CategoricalPolicy:setClassesList(classesList: [])

Parameters:

classesList: A list of classes. The index of the class relates to which the neuron at output layer belong to. For example, {3, 1} means that the output for 3 is at first neuron, and the output for 1 is at second neuron.

getClassesList()

Gets all the classes stored in the NeuralNetwork model.

CategoricalPolicy:getClassesList(): []

Returns:

classesList: A list of classes. The index of the class relates to which the neuron at output layer belong to.
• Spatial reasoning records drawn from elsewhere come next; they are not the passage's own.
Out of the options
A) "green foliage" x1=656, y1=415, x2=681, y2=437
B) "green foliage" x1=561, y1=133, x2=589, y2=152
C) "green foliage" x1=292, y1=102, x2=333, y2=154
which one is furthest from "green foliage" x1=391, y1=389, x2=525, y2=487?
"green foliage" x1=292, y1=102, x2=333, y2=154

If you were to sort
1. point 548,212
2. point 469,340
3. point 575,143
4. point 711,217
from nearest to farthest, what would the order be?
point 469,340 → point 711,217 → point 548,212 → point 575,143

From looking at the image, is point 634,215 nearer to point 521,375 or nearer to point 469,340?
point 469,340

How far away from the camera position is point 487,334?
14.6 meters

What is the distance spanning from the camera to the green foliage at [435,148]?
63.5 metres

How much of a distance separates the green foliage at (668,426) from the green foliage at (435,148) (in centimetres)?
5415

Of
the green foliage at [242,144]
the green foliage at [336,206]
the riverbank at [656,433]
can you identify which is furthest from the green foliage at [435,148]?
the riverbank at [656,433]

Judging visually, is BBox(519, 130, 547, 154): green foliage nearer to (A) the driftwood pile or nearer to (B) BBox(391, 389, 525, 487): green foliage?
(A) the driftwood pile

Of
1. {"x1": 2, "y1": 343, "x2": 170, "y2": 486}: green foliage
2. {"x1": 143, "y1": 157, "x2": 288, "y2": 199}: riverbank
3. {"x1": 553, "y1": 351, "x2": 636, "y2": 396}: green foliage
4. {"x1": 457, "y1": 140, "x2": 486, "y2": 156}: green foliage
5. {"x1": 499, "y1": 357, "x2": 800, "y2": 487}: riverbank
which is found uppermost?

For example, {3, 1} means that the output for 3 is at first neuron, and the output for 1 is at second neuron.

extendUpdateFunction()

Sets a new function on update alongside with the current model’s update() function.

CategoricalPolicy:extendUpdateFunction(updateFunction)

Parameters:

updateFunction: The function to run after calling the model’s update() function

extendEpisodeUpdateFunction()

Sets a new function on episode update alongside with the current model’s episodeUpdate() function.

CategoricalPolicy:extendEpisodeUpdateFunction(episodeUpdateFunction)

Parameters:

episodeUpdateFunction: The function to run after calling the model’s episodeUpdate() function

reinforce()

Reward or punish model based on the current state of the environment.

CategoricalPolicy:reinforce(currentFeatureVector: Matrix, rewardValue: number, returnOriginalOutput: boolean): integer, number -OR- Matrix

Parameters:

currentFeatureVector: Matrix containing data from the current state.
rewardValue: The reward value added/subtracted from the current state (recommended value between -1 and 1, but can be larger than these values).
returnOriginalOutput: Set whether or not to return predicted vector instead of value with highest probability.

Returns:

predictedLabel: A label that is predicted by the model.
value: The value of predicted label.

-OR-

predictedVector: A matrix containing all predicted values from all classes.

reset()

Resets the current parameters values.

CategoricalPolicy:reset()

setPrintOutput()

Set whether or not to show the current number of episodes and current epsilon.

CategoricalPolicy:setPrintOutput(option: boolean)

Parameters:

option: A boolean value that determines the reinforcement output to be printed or not.

getCurrentNumberOfEpisodes()

CategoricalPolicy:getCurrentNumberOfEpisodes(): integer

Returns

currentNumberOfEpisodes: The current number of episode stored inside the reinforcement learning quick setup object.

getCurrentNumberOfReinforcements()

CategoricalPolicy:getCurrentNumberOfReinforcements(): integer

Returns

currentNumberOfReinforcements: The current number of times reinforce() has been called stored inside the reinforcement learning quick setup object.

getCurrentEpsilon()

CategoricalPolicy:getCurrentEpsilon(): number

Returns

currentEpsilon: The current epsilon value stored inside the reinforcement learning quick setup object.